As religiões estarão dispostas a abdicar da sua influência junto dos poderes políticos?
Isso figura bem nos textos cristãos: devolver a Deus o que é de Deus e a César o que é de César. E o que César aceita é objecto da acção laica. Sempre é preferível, por exemplo, que as crianças convivam pacificamente nos estabelecimentos educativos, e vivam, nos planos pessoal, familiar, a sua cultura religiosa, se assim desejarem. Mas, na escola, não deve haver influência religiosa.
E se as crianças quiserem, não terão direito a receber formação da sua cultura religiosa na escola?
A escola deve proporcionar, sobretudo, que a criança cresça livre, se construa a si própria com os outros, sem se lhe perguntar se crê ou não em Deus.
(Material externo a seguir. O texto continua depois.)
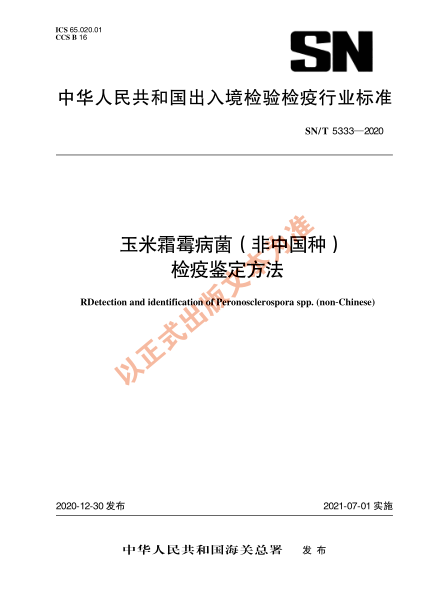SN/T 5333-2020玉米霜霉病菌（非中國種）檢疫鑒定方法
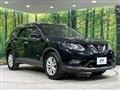 2016 Nissan X-Trail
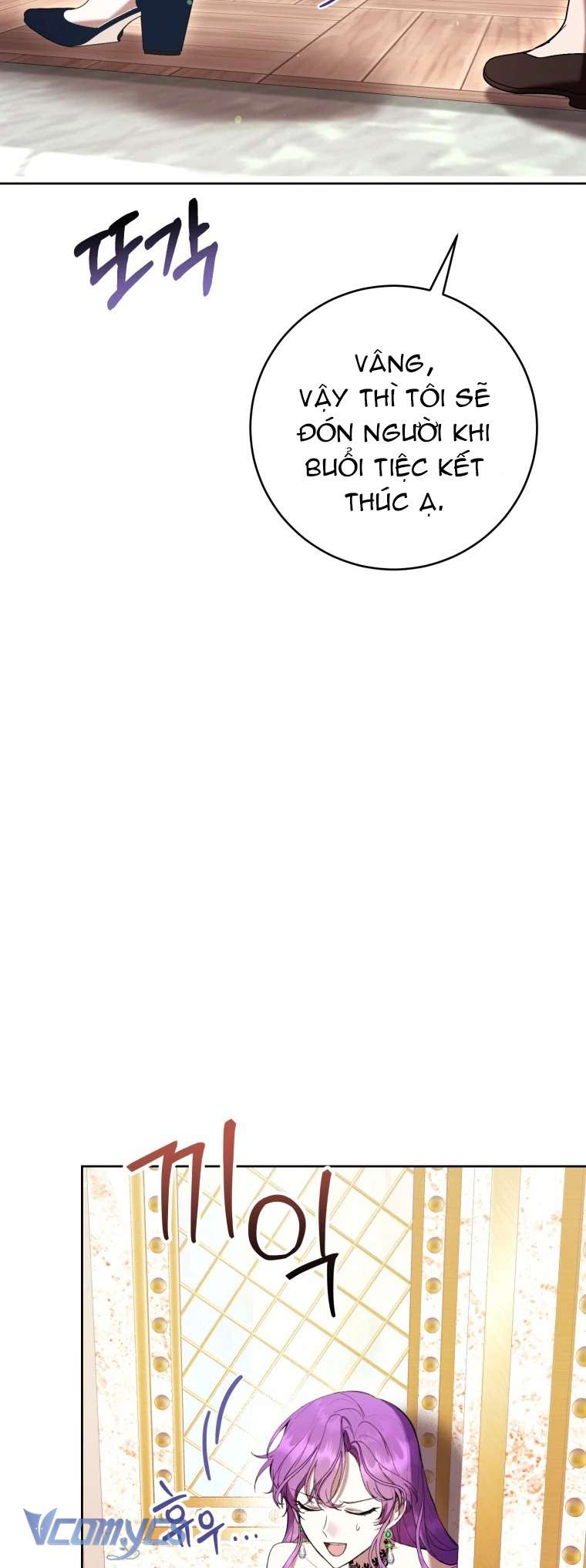 Làm Ác Nữ Bộ Không Tuyệt Sao? Chap 68 - Trang 4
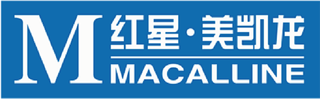 MACALLINE MACALLINE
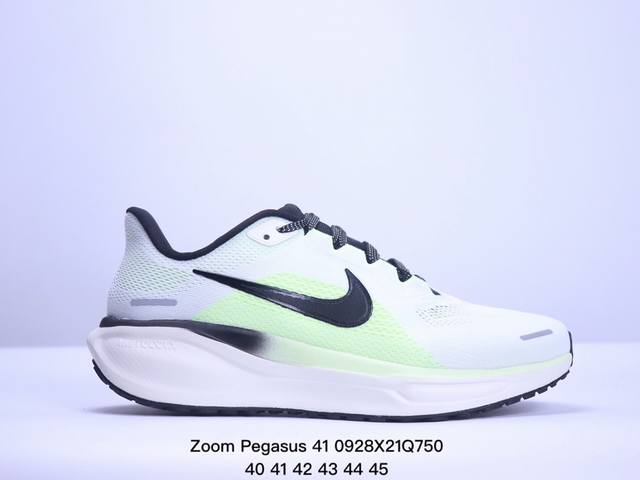 耐克zoom Pegasus 41登月跑鞋耐克 Nike Zoom Pegasus 41透气缓震疾速跑鞋。官方正确版原装组合大底 采用透气网眼鞋面搭配外翻式鞋口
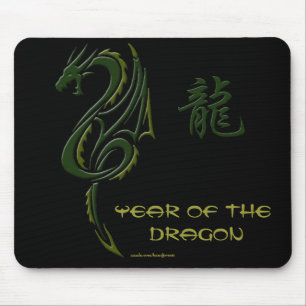 Alfombrilla De Ratón Mousepad de dragón chino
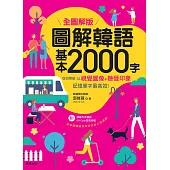 圖解韓語基本2000字 【全圖解版】 (電子書)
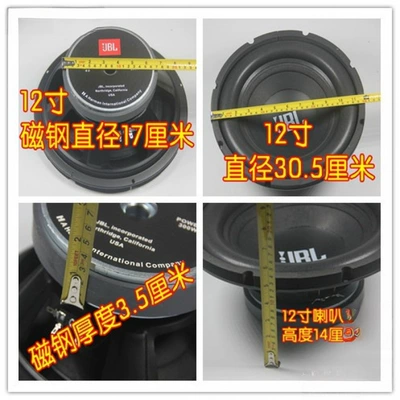Car speaker/subwoofer: for car modification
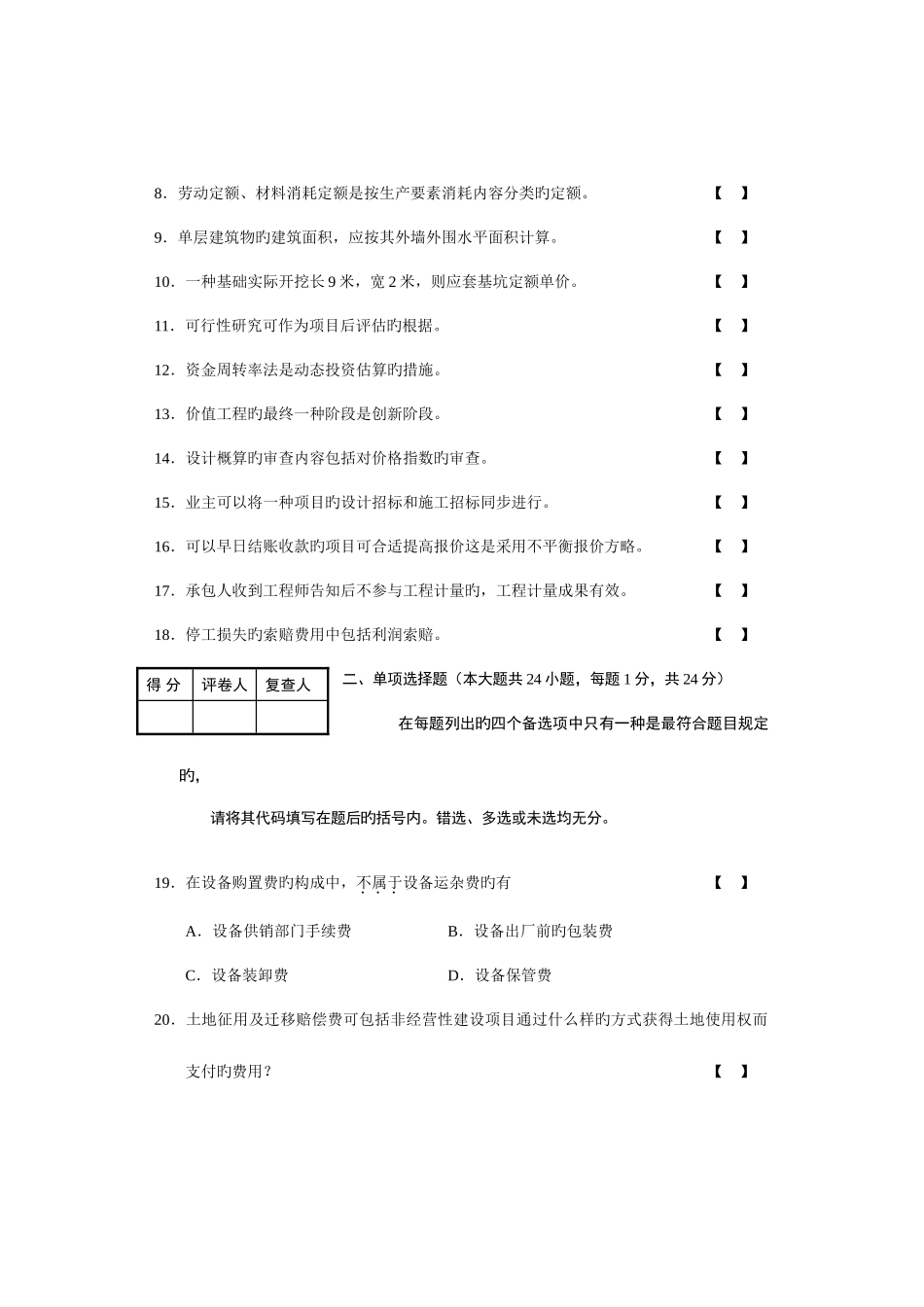 2025年广西区考工程造价确定与控制真题_第2页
Nós temos crianças que nascem numa cultura cristã, católica ou protestante, mas temos também minorias judaicas, magrebinas, sem contar com todas as sensibilidades africanas. Todas elas têm de ser respeitadas. Por isso, na escola pública não há influência religiosa que se aguente.
Acredita mesmo que, na Europa, as igrejas têm uma forte influência sobre os Estados?
Sim e não. Isso varia segundo os Estados. É certo que, onde há separação de poder, a influência das igrejas é menos importante do que nas nações onde há uma religião de Estado. Nos países nórdicos, e especialmente na Grécia, que é talvez o Estado mais clerical da Europa, no sentido próprio da palavra, o domínio da religião afasta toda a gente.
Como se educa, então, para a tolerância?
Para nós, a laicidade legal significa tolerância universal. Então, temos de habituar as pessoas, através da educação e informação, a respeitar o outro, a praticar a tolerância. Não só uma tolerância recíproca mas também uma tolerância que não suporta o intolerável. É difícl ser tolerante com um integrista, um estalinista ou um nazi. Então, tendo consciência de que haverá cada vez mais religiões diferentes, vamos desejar que todas coexistam em paz, mas sem que ninguém venha reivindicar privilégios. Isso seria a negação do espírito laico.
As pessoas poderão esquecer a sua identidade religiosa quando estabelecem relações sociais?
A vida social é a célula vital que faz com que se respeitem as práticas dos outros. Isto parece um facto evidente, mas não é assim em todo o lado. Quando abordei esta questão na Grécia, muitos gregos manifestaram a superioridade da sua religião e consideraram o islamismo o inimigo hereditário, e rival o catolicismo.
Gostaria de ver a ONU envolvida neste assunto?
É preciso que a ONU actue quando as leis cívicas limitam as acções dos cidadãos. Foi neste sentido que criámos e propomos a Carta Europeia da Laicidade.
A cara da notícia: ÉTIENNE PION, Presidente do Movimento Europa e Laicidade
Étienne Pion é, aos 71 anos, o rosto de um movimento de cidadãos que pretende instituir na Europa o humanismo laico. Casado e pai de dois filhos, a sua militância iniciou-se no ainda existente Centre d'Action Européene Démocratique e Laique (Caedel), quando então era director de um colégio. O Caedel mantém-se activo, em França, estando actualmente envolvido numa acção de sensibilização para que se altere o artigo F1 do Tratado de Maastricht, em que se afirma o respeito pela "identidade nacional dos Estados membros cujos sistemas de governo estejam fundados em princípios democráticos". Defendem os promotores da petição que, àquele articulado, se deve acrescentar uma outra premissa que garanta o "princípio da estrita separação entre as instituições e as comunidades religiosas". O documento encontra-se disponível na Internet. Étienne Pion considerou que os ideais que regem o Caedel, fundado em 1952, deveriam estender-se a todo o continente europeu. E, neste contexto, surgiu o actual movimento Europe et Laïcité. Presidente empenhado, tem-se desdobrado em contactos por todos os países, defendendo sempre a institucionalização do humanismo laico. Recentemente esteve em Portugal, a "convite de um grupo de cidadãos que comungam dos mesmos ideais".